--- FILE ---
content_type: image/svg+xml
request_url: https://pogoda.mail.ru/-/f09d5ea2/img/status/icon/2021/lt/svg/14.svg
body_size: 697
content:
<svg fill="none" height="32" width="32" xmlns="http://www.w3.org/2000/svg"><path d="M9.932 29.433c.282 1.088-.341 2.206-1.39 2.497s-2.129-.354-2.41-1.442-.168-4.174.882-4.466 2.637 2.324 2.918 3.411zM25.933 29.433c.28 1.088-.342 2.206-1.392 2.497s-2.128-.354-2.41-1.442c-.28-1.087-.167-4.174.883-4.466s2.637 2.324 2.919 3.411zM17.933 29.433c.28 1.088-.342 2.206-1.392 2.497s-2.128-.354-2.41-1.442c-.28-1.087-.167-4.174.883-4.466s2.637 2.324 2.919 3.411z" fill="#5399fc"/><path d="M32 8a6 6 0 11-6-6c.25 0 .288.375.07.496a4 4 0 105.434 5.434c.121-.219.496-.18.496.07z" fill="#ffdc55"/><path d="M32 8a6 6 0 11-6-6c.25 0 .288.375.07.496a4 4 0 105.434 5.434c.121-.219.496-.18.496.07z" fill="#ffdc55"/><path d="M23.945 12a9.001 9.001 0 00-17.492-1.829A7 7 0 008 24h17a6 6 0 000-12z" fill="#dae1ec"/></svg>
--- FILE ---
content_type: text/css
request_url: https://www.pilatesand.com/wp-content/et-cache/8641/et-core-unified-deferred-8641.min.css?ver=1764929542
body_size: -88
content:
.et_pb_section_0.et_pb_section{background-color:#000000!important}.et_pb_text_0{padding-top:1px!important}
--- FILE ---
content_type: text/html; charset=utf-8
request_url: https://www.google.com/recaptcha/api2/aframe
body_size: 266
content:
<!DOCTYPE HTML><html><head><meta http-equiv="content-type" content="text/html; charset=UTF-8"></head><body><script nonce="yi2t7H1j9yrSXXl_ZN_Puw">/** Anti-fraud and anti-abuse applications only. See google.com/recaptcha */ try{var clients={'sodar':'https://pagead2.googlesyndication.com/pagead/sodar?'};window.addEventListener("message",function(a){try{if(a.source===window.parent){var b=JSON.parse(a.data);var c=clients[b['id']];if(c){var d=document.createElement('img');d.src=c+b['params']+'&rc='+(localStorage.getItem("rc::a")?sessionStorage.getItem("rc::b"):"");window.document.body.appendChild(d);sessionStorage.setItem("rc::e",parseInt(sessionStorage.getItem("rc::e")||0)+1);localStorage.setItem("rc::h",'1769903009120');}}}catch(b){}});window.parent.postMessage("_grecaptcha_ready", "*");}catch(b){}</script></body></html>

> **Exercise goal**
Retype the entries in full. Keep every line identical.

> **Output for this exercise**
--- FILE ---
content_type: image/svg+xml
request_url: https://pogoda.mail.ru/-/f09d5ea2/img/status/icon/2021/lt/svg/14.svg
body_size: 697
content:
<svg fill="none" height="32" width="32" xmlns="http://www.w3.org/2000/svg"><path d="M9.932 29.433c.282 1.088-.341 2.206-1.39 2.497s-2.129-.354-2.41-1.442-.168-4.174.882-4.466 2.637 2.324 2.918 3.411zM25.933 29.433c.28 1.088-.342 2.206-1.392 2.497s-2.128-.354-2.41-1.442c-.28-1.087-.167-4.174.883-4.466s2.637 2.324 2.919 3.411zM17.933 29.433c.28 1.088-.342 2.206-1.392 2.497s-2.128-.354-2.41-1.442c-.28-1.087-.167-4.174.883-4.466s2.637 2.324 2.919 3.411z" fill="#5399fc"/><path d="M32 8a6 6 0 11-6-6c.25 0 .288.375.07.496a4 4 0 105.434 5.434c.121-.219.496-.18.496.07z" fill="#ffdc55"/><path d="M32 8a6 6 0 11-6-6c.25 0 .288.375.07.496a4 4 0 105.434 5.434c.121-.219.496-.18.496.07z" fill="#ffdc55"/><path d="M23.945 12a9.001 9.001 0 00-17.492-1.829A7 7 0 008 24h17a6 6 0 000-12z" fill="#dae1ec"/></svg>
--- FILE ---
content_type: text/css
request_url: https://www.pilatesand.com/wp-content/et-cache/8641/et-core-unified-deferred-8641.min.css?ver=1764929542
body_size: -88
content:
.et_pb_section_0.et_pb_section{background-color:#000000!important}.et_pb_text_0{padding-top:1px!important}
--- FILE ---
content_type: text/html; charset=utf-8
request_url: https://www.google.com/recaptcha/api2/aframe
body_size: 266
content:
<!DOCTYPE HTML><html><head><meta http-equiv="content-type" content="text/html; charset=UTF-8"></head><body><script nonce="yi2t7H1j9yrSXXl_ZN_Puw">/** Anti-fraud and anti-abuse applications only. See google.com/recaptcha */ try{var clients={'sodar':'https://pagead2.googlesyndication.com/pagead/sodar?'};window.addEventListener("message",function(a){try{if(a.source===window.parent){var b=JSON.parse(a.data);var c=clients[b['id']];if(c){var d=document.createElement('img');d.src=c+b['params']+'&rc='+(localStorage.getItem("rc::a")?sessionStorage.getItem("rc::b"):"");window.document.body.appendChild(d);sessionStorage.setItem("rc::e",parseInt(sessionStorage.getItem("rc::e")||0)+1);localStorage.setItem("rc::h",'1769903009120');}}}catch(b){}});window.parent.postMessage("_grecaptcha_ready", "*");}catch(b){}</script></body></html>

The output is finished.